(Supplied material begins)

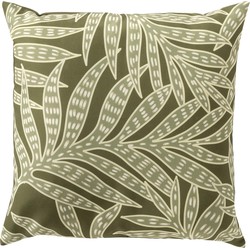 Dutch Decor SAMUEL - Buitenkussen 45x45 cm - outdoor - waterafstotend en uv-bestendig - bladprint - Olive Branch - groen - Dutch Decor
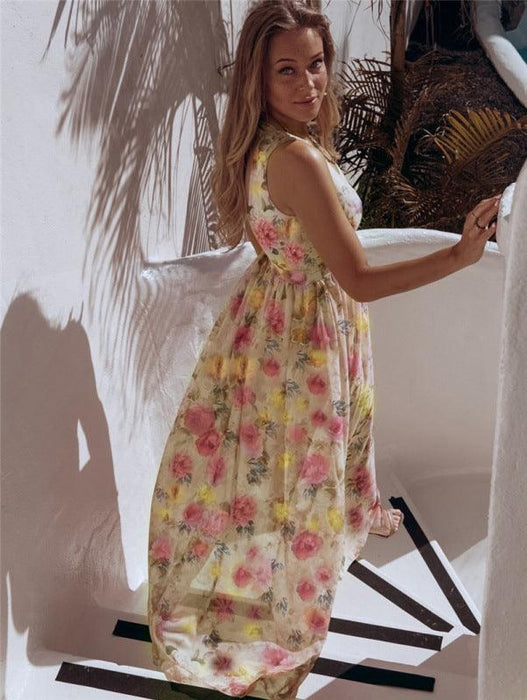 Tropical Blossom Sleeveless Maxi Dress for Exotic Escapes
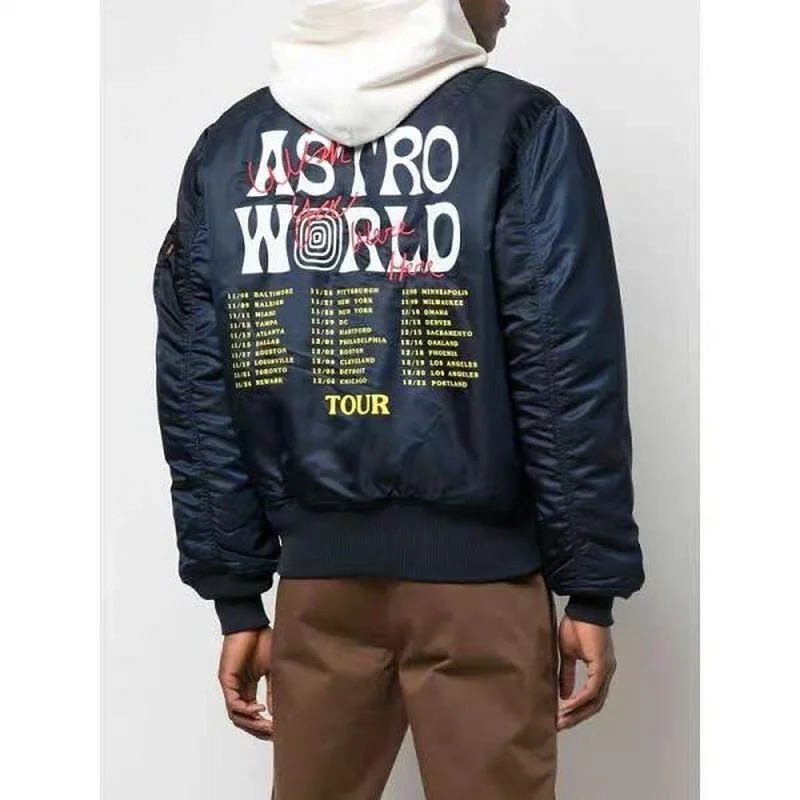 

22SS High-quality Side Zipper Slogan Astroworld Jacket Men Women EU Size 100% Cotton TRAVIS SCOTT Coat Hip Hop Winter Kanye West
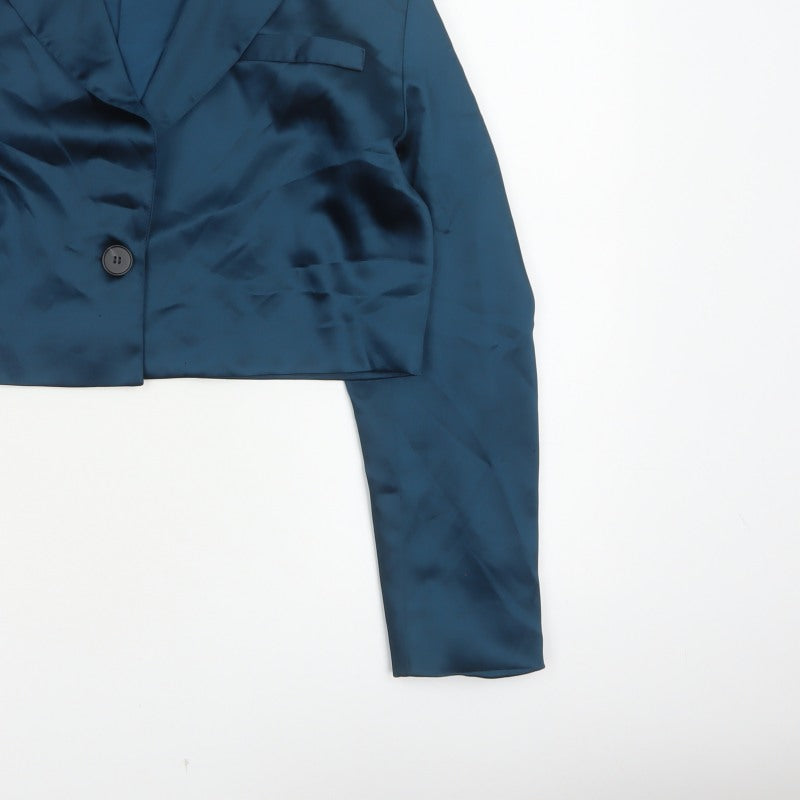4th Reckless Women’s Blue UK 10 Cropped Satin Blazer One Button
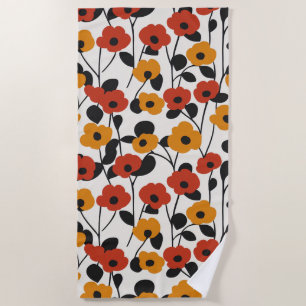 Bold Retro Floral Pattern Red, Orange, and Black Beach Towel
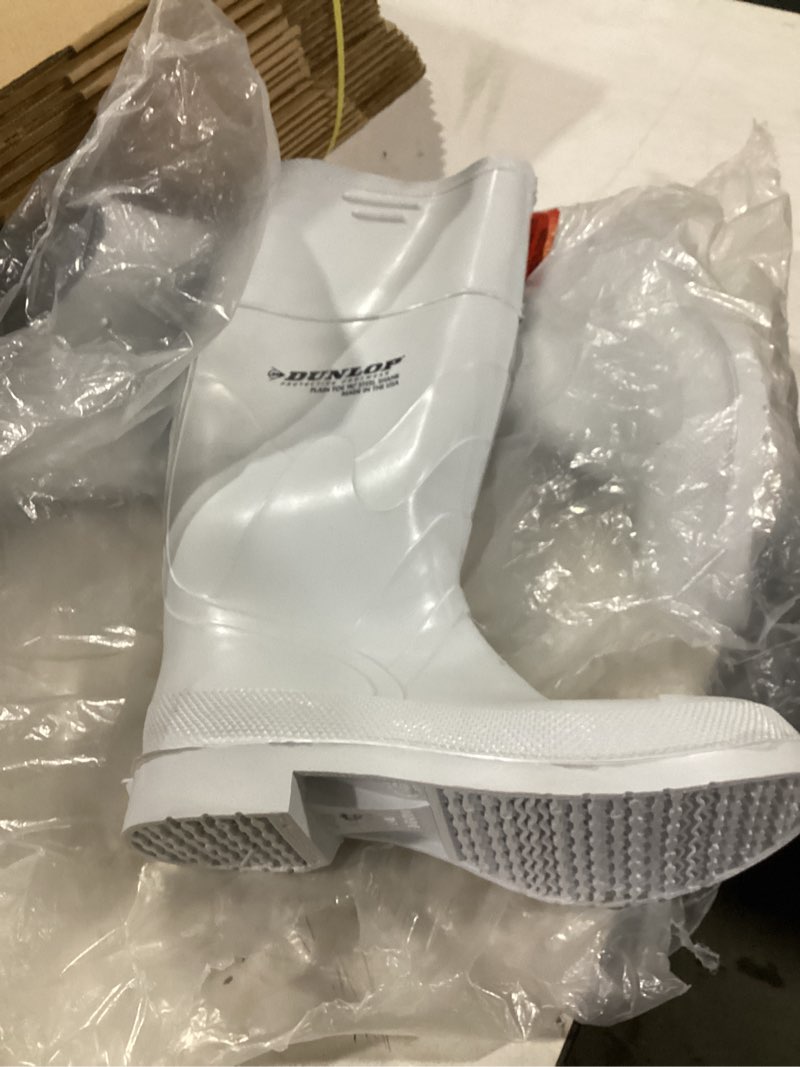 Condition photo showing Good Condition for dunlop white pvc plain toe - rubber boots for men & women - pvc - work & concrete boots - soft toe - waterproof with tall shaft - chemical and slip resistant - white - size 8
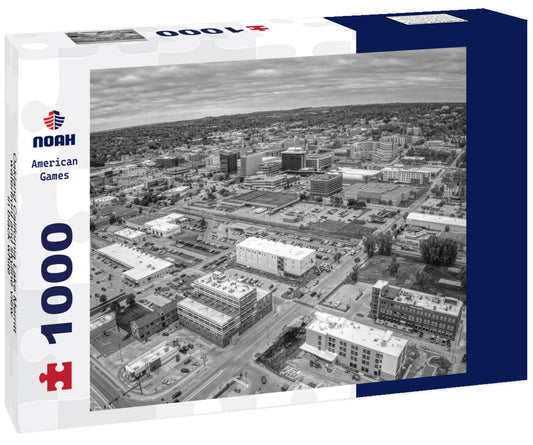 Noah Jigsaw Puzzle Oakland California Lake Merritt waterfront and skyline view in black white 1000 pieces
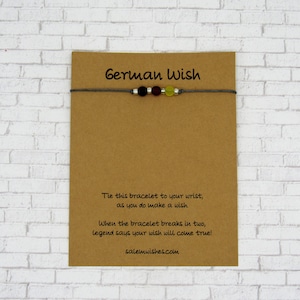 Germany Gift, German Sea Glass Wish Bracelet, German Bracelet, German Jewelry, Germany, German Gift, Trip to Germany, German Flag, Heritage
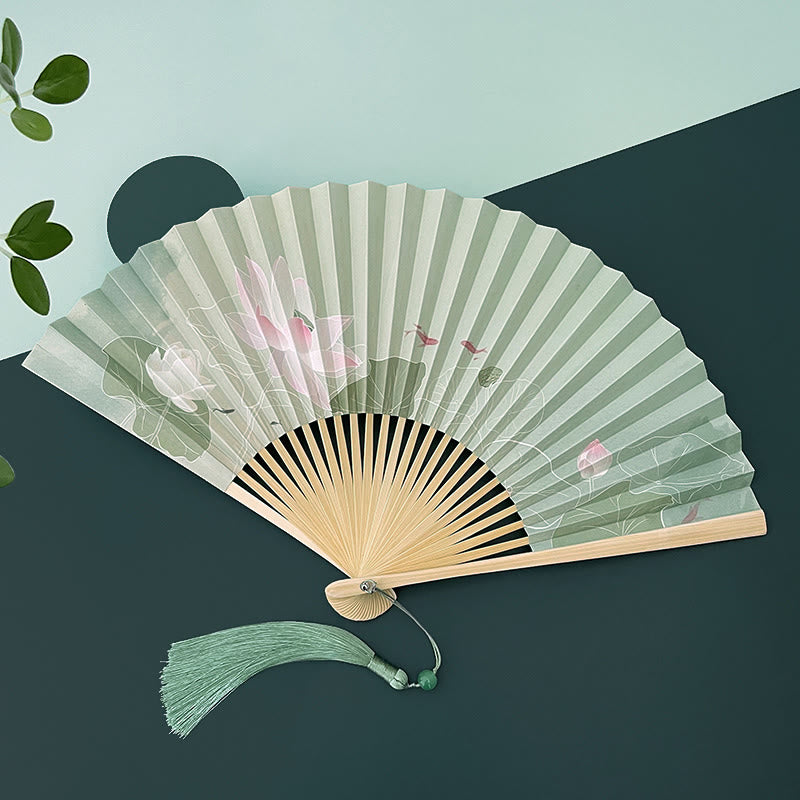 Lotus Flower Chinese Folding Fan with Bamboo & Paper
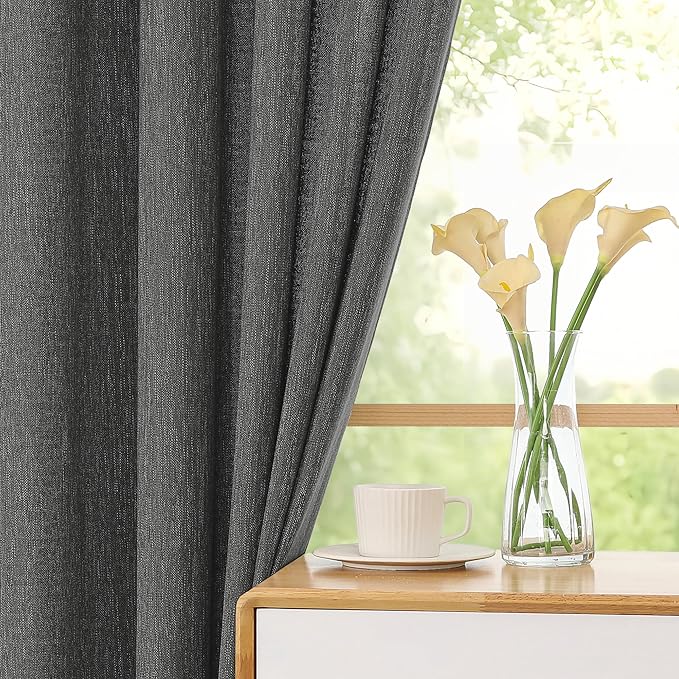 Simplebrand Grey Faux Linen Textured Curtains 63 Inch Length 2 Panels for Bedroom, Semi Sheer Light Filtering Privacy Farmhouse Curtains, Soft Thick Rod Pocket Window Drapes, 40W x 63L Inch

(Supplied material ends)

— Task —
Write the records out again in full, exactly, and skip every picture.

— Output of the exercise —
 Dutch Decor SAMUEL - Buitenkussen 45x45 cm - outdoor - waterafstotend en uv-bestendig - bladprint - Olive Branch - groen - Dutch Decor
 Tropical Blossom Sleeveless Maxi Dress for Exotic Escapes

22SS High-quality Side Zipper Slogan Astroworld Jacket Men Women EU Size 100% Cotton TRAVIS SCOTT Coat Hip Hop Winter Kanye West
4th Reckless Women’s Blue UK 10 Cropped Satin Blazer One Button
 Bold Retro Floral Pattern Red, Orange, and Black Beach Towel
 Condition photo showing Good Condition for dunlop white pvc plain toe - rubber boots for men & women - pvc - work & concrete boots - soft toe - waterproof with tall shaft - chemical and slip resistant - white - size 8
 Noah Jigsaw Puzzle Oakland California Lake Merritt waterfront and skyline view in black white 1000 pieces
 Germany Gift, German Sea Glass Wish Bracelet, German Bracelet, German Jewelry, Germany, German Gift, Trip to Germany, German Flag, Heritage
 Lotus Flower Chinese Folding Fan with Bamboo & Paper
 Simplebrand Grey Faux Linen Textured Curtains 63 Inch Length 2 Panels for Bedroom, Semi Sheer Light Filtering Privacy Farmhouse Curtains, Soft Thick Rod Pocket Window Drapes, 40W x 63L Inch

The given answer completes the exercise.